> **Written request**:
Identify every line of the listing that contains the word "pillow" and copy each one. Match case exactly.

(Dataset items)
+---+
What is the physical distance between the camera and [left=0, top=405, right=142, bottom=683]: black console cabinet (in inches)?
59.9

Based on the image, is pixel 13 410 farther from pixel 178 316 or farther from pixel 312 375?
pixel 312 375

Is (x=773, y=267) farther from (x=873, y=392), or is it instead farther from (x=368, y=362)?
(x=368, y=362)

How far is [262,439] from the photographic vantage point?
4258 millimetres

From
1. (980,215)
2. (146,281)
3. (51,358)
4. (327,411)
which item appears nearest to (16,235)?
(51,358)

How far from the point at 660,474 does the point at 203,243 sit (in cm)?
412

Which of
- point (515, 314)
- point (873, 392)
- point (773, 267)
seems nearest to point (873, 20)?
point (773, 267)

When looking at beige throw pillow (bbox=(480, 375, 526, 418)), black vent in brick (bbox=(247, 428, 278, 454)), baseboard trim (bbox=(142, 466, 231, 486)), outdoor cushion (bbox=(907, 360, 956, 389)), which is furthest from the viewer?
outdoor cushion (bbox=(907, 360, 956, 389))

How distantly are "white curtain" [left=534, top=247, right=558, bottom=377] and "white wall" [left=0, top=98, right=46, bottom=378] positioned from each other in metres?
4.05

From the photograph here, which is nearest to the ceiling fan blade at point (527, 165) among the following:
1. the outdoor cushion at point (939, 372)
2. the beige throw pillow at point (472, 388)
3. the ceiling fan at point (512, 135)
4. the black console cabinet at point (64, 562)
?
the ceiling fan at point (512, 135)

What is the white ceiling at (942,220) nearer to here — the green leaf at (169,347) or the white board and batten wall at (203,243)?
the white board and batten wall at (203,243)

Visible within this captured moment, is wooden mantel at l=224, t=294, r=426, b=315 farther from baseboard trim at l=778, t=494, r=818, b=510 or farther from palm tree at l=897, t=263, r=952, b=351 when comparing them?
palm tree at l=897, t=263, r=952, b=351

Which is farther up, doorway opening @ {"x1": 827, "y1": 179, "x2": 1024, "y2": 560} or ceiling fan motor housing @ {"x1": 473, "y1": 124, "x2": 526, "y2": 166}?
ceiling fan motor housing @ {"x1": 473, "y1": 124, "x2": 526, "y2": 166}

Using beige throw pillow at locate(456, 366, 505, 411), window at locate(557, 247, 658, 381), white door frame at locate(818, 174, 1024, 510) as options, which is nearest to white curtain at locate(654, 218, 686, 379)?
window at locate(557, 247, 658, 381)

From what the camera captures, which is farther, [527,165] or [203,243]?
+---+
> **Task answer**:
When looking at beige throw pillow (bbox=(480, 375, 526, 418)), black vent in brick (bbox=(247, 428, 278, 454)), baseboard trim (bbox=(142, 466, 231, 486)), outdoor cushion (bbox=(907, 360, 956, 389)), which is furthest from the viewer?
2. the beige throw pillow at point (472, 388)
Using beige throw pillow at locate(456, 366, 505, 411), window at locate(557, 247, 658, 381), white door frame at locate(818, 174, 1024, 510) as options, which is nearest to white curtain at locate(654, 218, 686, 379)?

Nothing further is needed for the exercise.